愛してる
そうきたか……。正直、全然わからない。男の人って若く見えるっていうしーーそれにしたって、この人は若い。
「23とか……?」
先生はハハッと笑った。「本音かわからないけど、一応ありがとうって言っておくよ」
「えっ、じゃあもっと上ですか?」
「もちろん。26だよ。正確には今年で27だけどね」
ちょっと驚いた。20代後半にはどうやっても見えない。なんなら20歳といっても通用するはずだ。
顔のつくりが綺麗だからだろうか?それに肌質も良い。
「先生、全然若く見えますよ。生徒でも通じるんじゃないですか?」
本心だったが、先生はブッと噴き出して頭を垂れた。
「そこまで言われると、逆に信憑性がないよ」
「……本当なのに」
「そう?」先生は笑っている。「ありがとう」
――やっぱり不思議だ。さっきから自分がすごく穏やかな気持ちになっていくのがわかる。なんでだろう、先生との会話がそうさせているんだろうか。別にたわいもない話なのに。

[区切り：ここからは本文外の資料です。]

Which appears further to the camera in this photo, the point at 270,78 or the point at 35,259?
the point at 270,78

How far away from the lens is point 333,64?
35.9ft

初めて会った人にこんな感情を抱く自分が不思議でしょうがなかった。
「最初はわからない事もあっていろいろ大変かもしれないけど、まわりに聞くといいよ。もちろん、僕にもね」
「……ありがとうございます」
「じゃあまた」
いつの間にかトイレの前に来ていて、先生は私の肩をポンポンと叩くと1人廊下の向こうへと歩いていった。
――っていうか、トイレに行くって知ってたんだ。
教室のドアに隠れて聞き耳を立てている先生を想像して、笑みがこぼれた。
もっと話したい。ーーそう思った。